SOURCE PASSAGE:
^^^^^^^^

Castle Crashers -66%

Call of Duty: Modern Warfare 3 -50%

Jules: I’ve not played Modern Warfare 3 on the PC but a lot of the problems carry from the console over, the maps released for the game simply aren’t as good as those in previous titles, nor those in Black Ops 2. While, no doubt, a polished game and fun online (do not get this game for singleplayer, it’s exploding pants) I wouldn’t say it’s worth it for this price.

Legend of Grimrock -75%

Paul: I don’t know anyone who hasn’t raved about this modern take on old-school dungeon-crawling and it’s now available for the price of a cup of coffee. Or a big sandwich. Now, I’m not saying you should forego your daily coffee or skip that whole sandwich thing you’ve got going on, but let’s put these prices in context, eh?

Counter Strike: Global Offensive -67%

Jules: This is the cheapest I’ve seen Global Offensive since release, and, considering that was a month ago, this is silly cheap. It’s the most accessible version of Counter-Strike on the market and does a damn good job of making it fun for the old-timers too.

^^^^^^^^

Transcribed page contents:
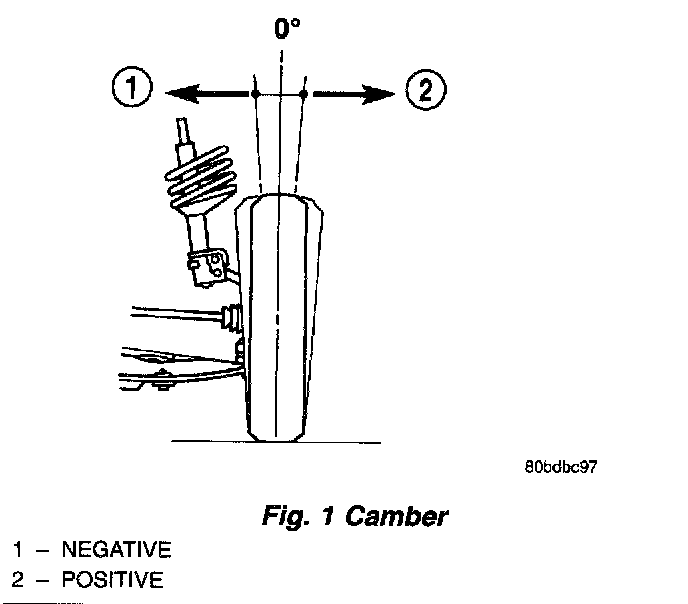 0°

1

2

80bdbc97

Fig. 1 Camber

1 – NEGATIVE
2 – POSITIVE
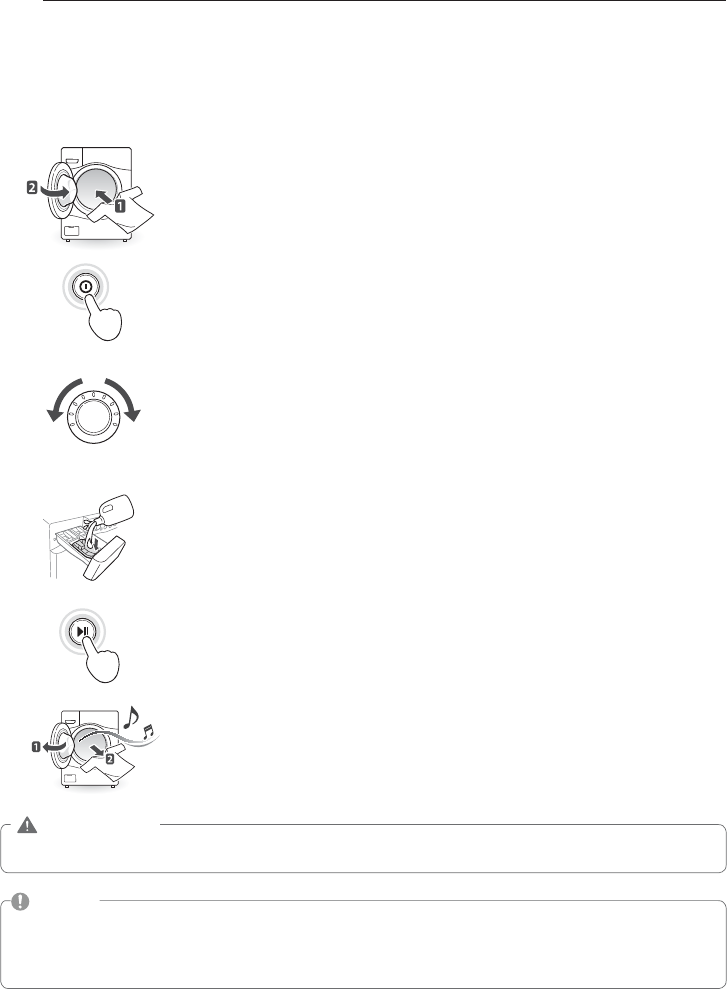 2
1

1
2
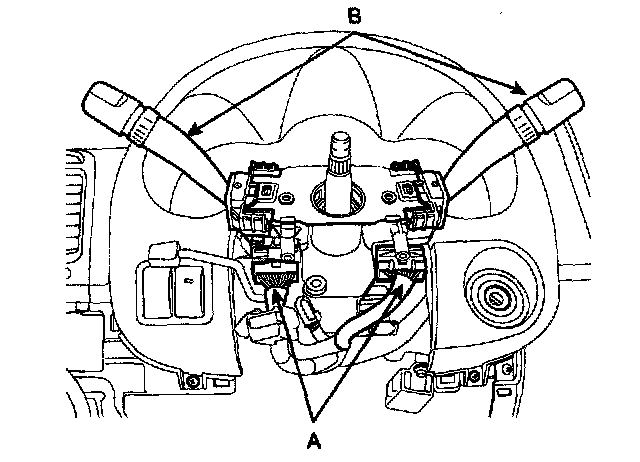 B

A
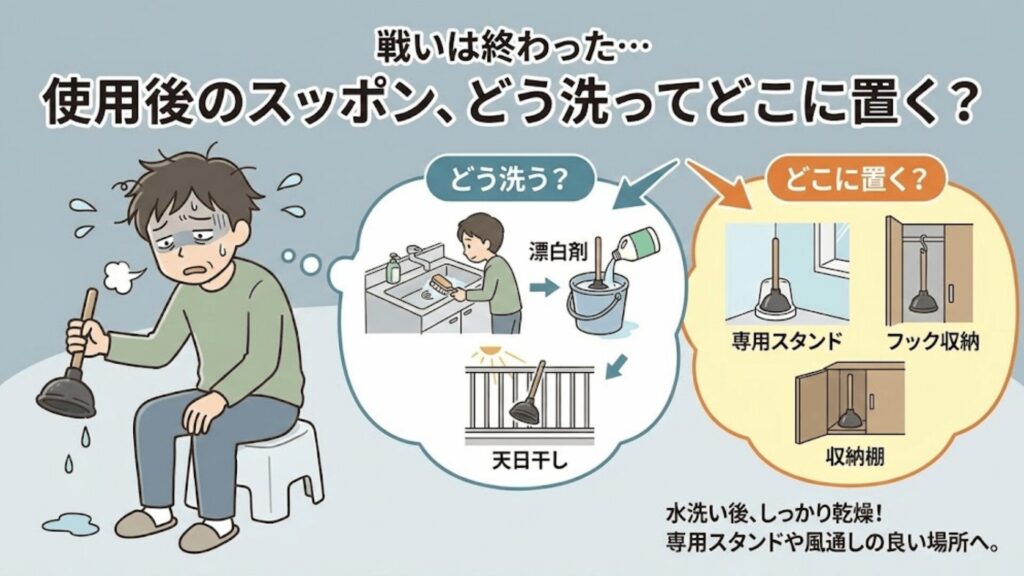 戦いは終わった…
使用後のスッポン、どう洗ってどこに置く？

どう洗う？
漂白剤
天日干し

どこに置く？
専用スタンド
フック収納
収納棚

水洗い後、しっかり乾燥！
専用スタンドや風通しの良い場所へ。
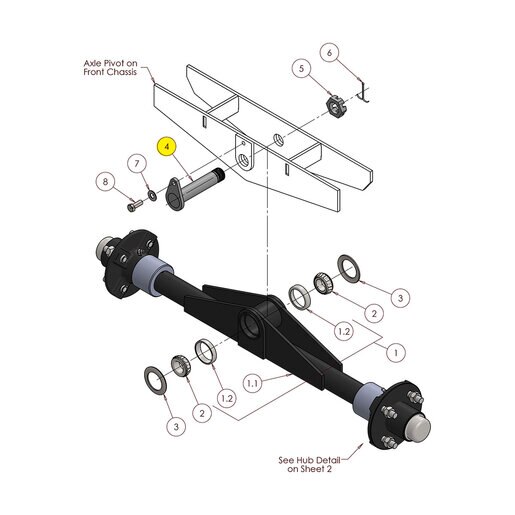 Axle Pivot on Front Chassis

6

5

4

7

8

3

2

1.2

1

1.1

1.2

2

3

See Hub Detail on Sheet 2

^^^^^^^^

ACTIVITY 1: From the game sale roundup, extract the text between "Call of Duty: Modern" and "in context, eh?", inclusive.
ACTIVITY 2: Condense the paragraph of the game sale roundup that begins "Jules: This is the cheapest" into a shorter version that retains its main points.

TASK RESULT 1:
Call of Duty: Modern Warfare 3 -50%

Jules: I’ve not played Modern Warfare 3 on the PC but a lot of the problems carry from the console over, the maps released for the game simply aren’t as good as those in previous titles, nor those in Black Ops 2. While, no doubt, a polished game and fun online (do not get this game for singleplayer, it’s exploding pants) I wouldn’t say it’s worth it for this price.

Legend of Grimrock -75%

Paul: I don’t know anyone who hasn’t raved about this modern take on old-school dungeon-crawling and it’s now available for the price of a cup of coffee. Or a big sandwich. Now, I’m not saying you should forego your daily coffee or skip that whole sandwich thing you’ve got going on, but let’s put these prices in context, eh?

TASK RESULT 2: Global Offensive is at its lowest price since its release a month earlier, which the writer considers remarkably cheap. It is the most accessible version of Counter-Strike available, and it also remains enjoyable for longtime players.